[Rows of spatial question data]
= = =
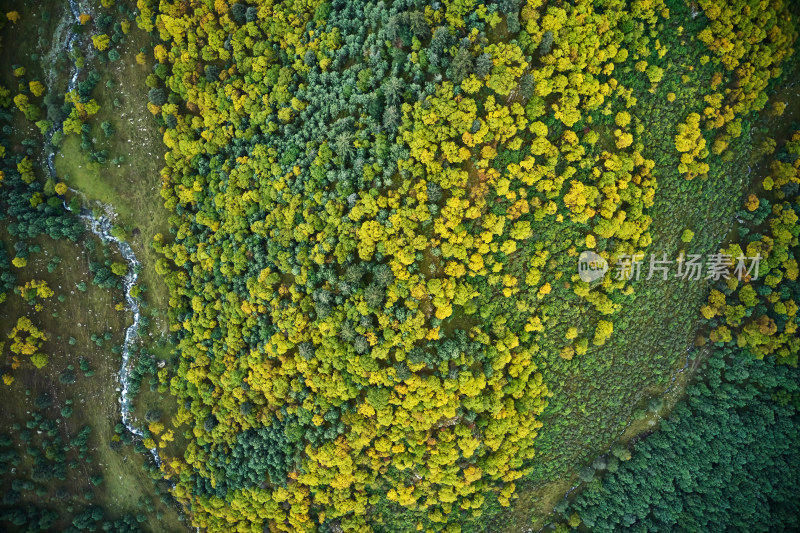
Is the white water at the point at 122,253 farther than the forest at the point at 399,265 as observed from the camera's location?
Yes

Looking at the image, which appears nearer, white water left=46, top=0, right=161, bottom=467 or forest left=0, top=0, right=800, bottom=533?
forest left=0, top=0, right=800, bottom=533

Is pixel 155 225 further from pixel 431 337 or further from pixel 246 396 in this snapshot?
pixel 431 337

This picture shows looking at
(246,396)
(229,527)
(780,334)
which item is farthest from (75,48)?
(780,334)

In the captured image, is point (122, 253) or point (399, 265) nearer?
point (399, 265)

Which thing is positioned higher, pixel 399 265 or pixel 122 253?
pixel 399 265
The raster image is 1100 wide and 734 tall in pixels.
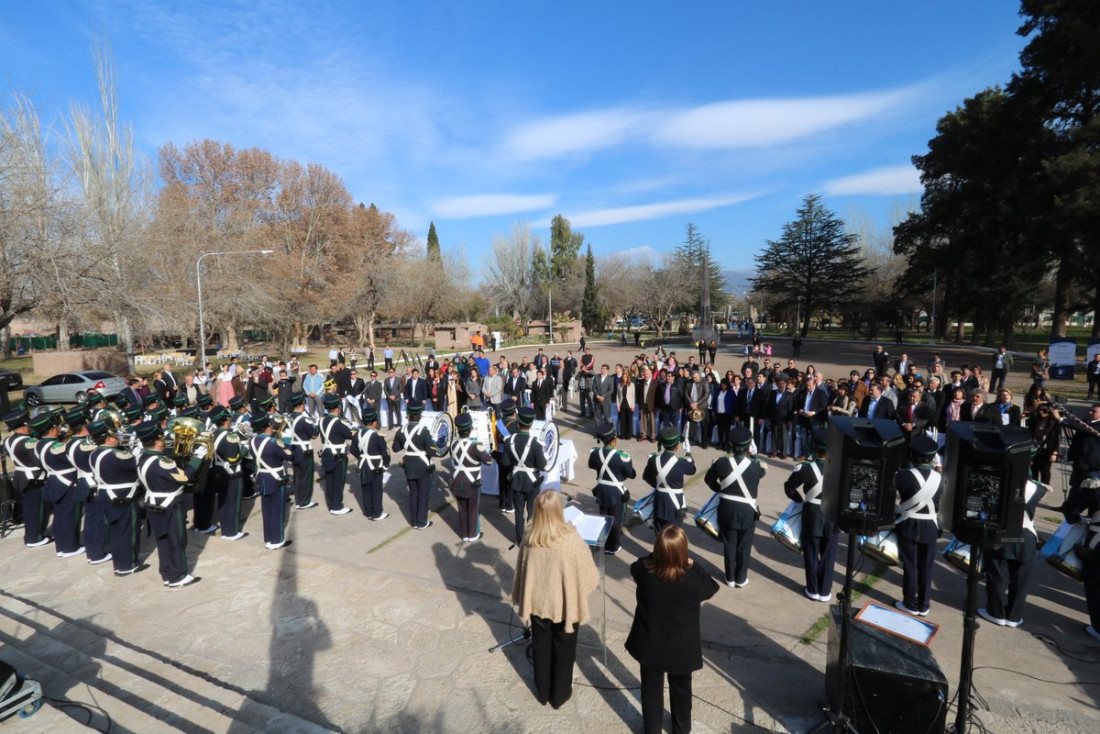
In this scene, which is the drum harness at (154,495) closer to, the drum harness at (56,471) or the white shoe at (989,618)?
the drum harness at (56,471)

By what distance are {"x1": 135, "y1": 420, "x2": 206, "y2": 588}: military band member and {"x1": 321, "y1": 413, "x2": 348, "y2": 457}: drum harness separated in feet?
7.33

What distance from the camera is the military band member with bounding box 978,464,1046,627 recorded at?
553 cm

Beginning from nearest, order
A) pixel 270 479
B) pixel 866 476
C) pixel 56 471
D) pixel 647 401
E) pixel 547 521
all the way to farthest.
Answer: pixel 866 476, pixel 547 521, pixel 56 471, pixel 270 479, pixel 647 401

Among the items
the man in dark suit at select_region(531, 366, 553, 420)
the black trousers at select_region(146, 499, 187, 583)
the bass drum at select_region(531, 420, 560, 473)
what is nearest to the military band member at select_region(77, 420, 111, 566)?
the black trousers at select_region(146, 499, 187, 583)

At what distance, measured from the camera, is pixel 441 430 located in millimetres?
9922

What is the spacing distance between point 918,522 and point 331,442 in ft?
25.6

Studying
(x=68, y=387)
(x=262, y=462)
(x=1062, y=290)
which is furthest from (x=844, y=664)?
(x=1062, y=290)

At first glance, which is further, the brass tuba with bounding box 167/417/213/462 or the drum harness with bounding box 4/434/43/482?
the brass tuba with bounding box 167/417/213/462

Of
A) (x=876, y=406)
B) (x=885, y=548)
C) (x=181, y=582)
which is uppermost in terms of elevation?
(x=876, y=406)

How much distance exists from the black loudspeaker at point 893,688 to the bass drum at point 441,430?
6.70 m

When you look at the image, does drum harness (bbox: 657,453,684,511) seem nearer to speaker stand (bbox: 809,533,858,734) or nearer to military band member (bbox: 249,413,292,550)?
speaker stand (bbox: 809,533,858,734)

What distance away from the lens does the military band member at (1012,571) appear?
18.1 feet

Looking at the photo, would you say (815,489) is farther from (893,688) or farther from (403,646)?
(403,646)

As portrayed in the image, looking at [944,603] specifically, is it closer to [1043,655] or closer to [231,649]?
[1043,655]
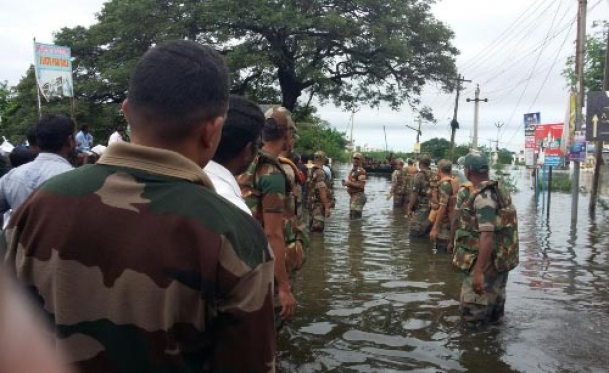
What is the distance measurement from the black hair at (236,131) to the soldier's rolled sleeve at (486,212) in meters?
3.04

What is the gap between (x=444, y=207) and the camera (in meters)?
9.41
= = =
Can you quote the entries word for word, starting at the line that contains "What distance from" and ending with the last entry, leaving out the pictures?

What distance from the camera is the military band member with bounding box 978,464,1046,627 recorded at?
553 cm

Beginning from nearest, order
A) pixel 270 479
B) pixel 866 476
C) pixel 56 471
D) pixel 647 401
E) pixel 547 521
all the way to farthest.
Answer: pixel 866 476, pixel 547 521, pixel 56 471, pixel 270 479, pixel 647 401

Among the items
the man in dark suit at select_region(531, 366, 553, 420)
the black trousers at select_region(146, 499, 187, 583)
the bass drum at select_region(531, 420, 560, 473)
what is nearest to the military band member at select_region(77, 420, 111, 566)?
the black trousers at select_region(146, 499, 187, 583)

At what distance, measured from the camera, is pixel 441 430 located in millimetres?
9922

What is the spacing distance between point 918,522 and point 331,442 in ft?
25.6

Studying
(x=68, y=387)
(x=262, y=462)
(x=1062, y=290)
which is furthest from (x=844, y=664)?
(x=1062, y=290)

At first glance, which is further, the brass tuba with bounding box 167/417/213/462 or the drum harness with bounding box 4/434/43/482?
the brass tuba with bounding box 167/417/213/462

Of
A) (x=876, y=406)
B) (x=885, y=548)
C) (x=181, y=582)
which is uppermost in terms of elevation?
(x=876, y=406)

How much distance exists from the black loudspeaker at point 893,688 to the bass drum at point 441,430?
6.70 m

When you look at the image, does drum harness (bbox: 657,453,684,511) seem nearer to speaker stand (bbox: 809,533,858,734) or nearer to military band member (bbox: 249,413,292,550)?
speaker stand (bbox: 809,533,858,734)

What distance away from the lens does the military band member at (1012,571) appear?
18.1 feet

Looking at the photo, would you say (815,489) is farther from (893,688) or farther from (403,646)?
(403,646)

As portrayed in the image, looking at [944,603] specifically, is it closer to [1043,655] or closer to [231,649]?
[1043,655]
What is the distance measurement from the black hair at (236,131) to the soldier's rolled sleeve at (486,212) in meters?
3.04

What is the gap between (x=444, y=207) and the camera (in meters)?
9.41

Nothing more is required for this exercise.